Bertino’s capacity for nuance is particularly refreshing. Early scenes between Kathy and Lizzie create one impression: that the former must somehow be a vile, twisted soul. “Oh, she must be the real monster,” you assume, rolling your eyes at the title’s obvious double entendre. A more complicated picture emerges with every new flashback, however: we learn that Kathy has spent motherhood struggling with the type of monsters that whisper to you from a nearly empty bottle of booze that’s been tossed out in a desperate fight against alcoholism. What begins as apparent misery porn depicting a young girl’s struggle to escape abuse evolves into a complex depiction of an impossible bond between a mother and daughter. Despite everything that’s unfolded between them, Lizzie still clings to her mother’s love throughout each harrowing ordeal, whether it involves cradling a half-conscious Kathy on a grimy bathroom floor or bravely fending off the monster with a makeshift torch.
It’s a refreshing, honest portrayal of broken relationships, something that’s rare in any movie, much less one that features a creature that feeds on human intestines. I love that Bertino reserves some measure of sympathy for Kathy where most people wouldn’t—as bleak as this film can get, there’s some dogged sense of hope beating in its twisted heart. While it’s not exactly about redemption—even Kathy eventually realizes she’s irredeemable—The Monster is at least about atonement, and it’s well-realized through the leads’ powerful, gripping performances. Ballentine is staggeringly mature as Lizzie, a girl who knows she’s been a shitty hand in life but has the resolve to soldier on anyway. Just as Lizzie shoulders these burdens, so too does Ballentine carry the film for long stretches, effectively acting as the film’s empathic center. Without her, The Monster wouldn’t be nearly as resonant.
Of course, the same praise must be afforded Kazan. Given just how awful Kathy sometimes acts, it’s no small feat that Kazan finds the sympathetic kernel that drives her character arc. Within the space of 90 minutes, she evolves from an abusive, unrepentant mess to a broken mother forced to reckon with herself. Bertino and Kazan aren’t unrealistic, nor do they stoop to cloying moralizing: Kathy doesn’t suddenly become World’s Greatest Mom, and these two don’t reconcile during some grand, sweeping moment. The Monster is more subtle than that, and it’s Bertino’s restraint that ultimately impresses: several moments arise that could turn this into treacly junk, but he avoids them at every turn as he masterfully weaves the dramatic character elements into the typical demands of a monster movie.

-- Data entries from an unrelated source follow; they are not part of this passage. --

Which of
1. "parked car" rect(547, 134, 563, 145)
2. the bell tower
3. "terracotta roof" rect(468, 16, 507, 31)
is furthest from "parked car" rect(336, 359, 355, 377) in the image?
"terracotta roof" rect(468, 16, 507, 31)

None of this should come as a surprise in the wake of The Strangers and the underappreciated Mockingbird, two wildly different efforts that nonetheless reveal Bertino’s aptitude for molding effective, distinctive horror out of routine setups and aesthetics. With The Monster, he’s made a creature feature where the humans are more compelling than the creature, and how often do we get to say that?
The Monster is now available on Blu-ray from A24 and Lionsgate Home Entertainment. The disc features a 7-minute glimpse behind-the-scenes that includes interviews with the cast and crew.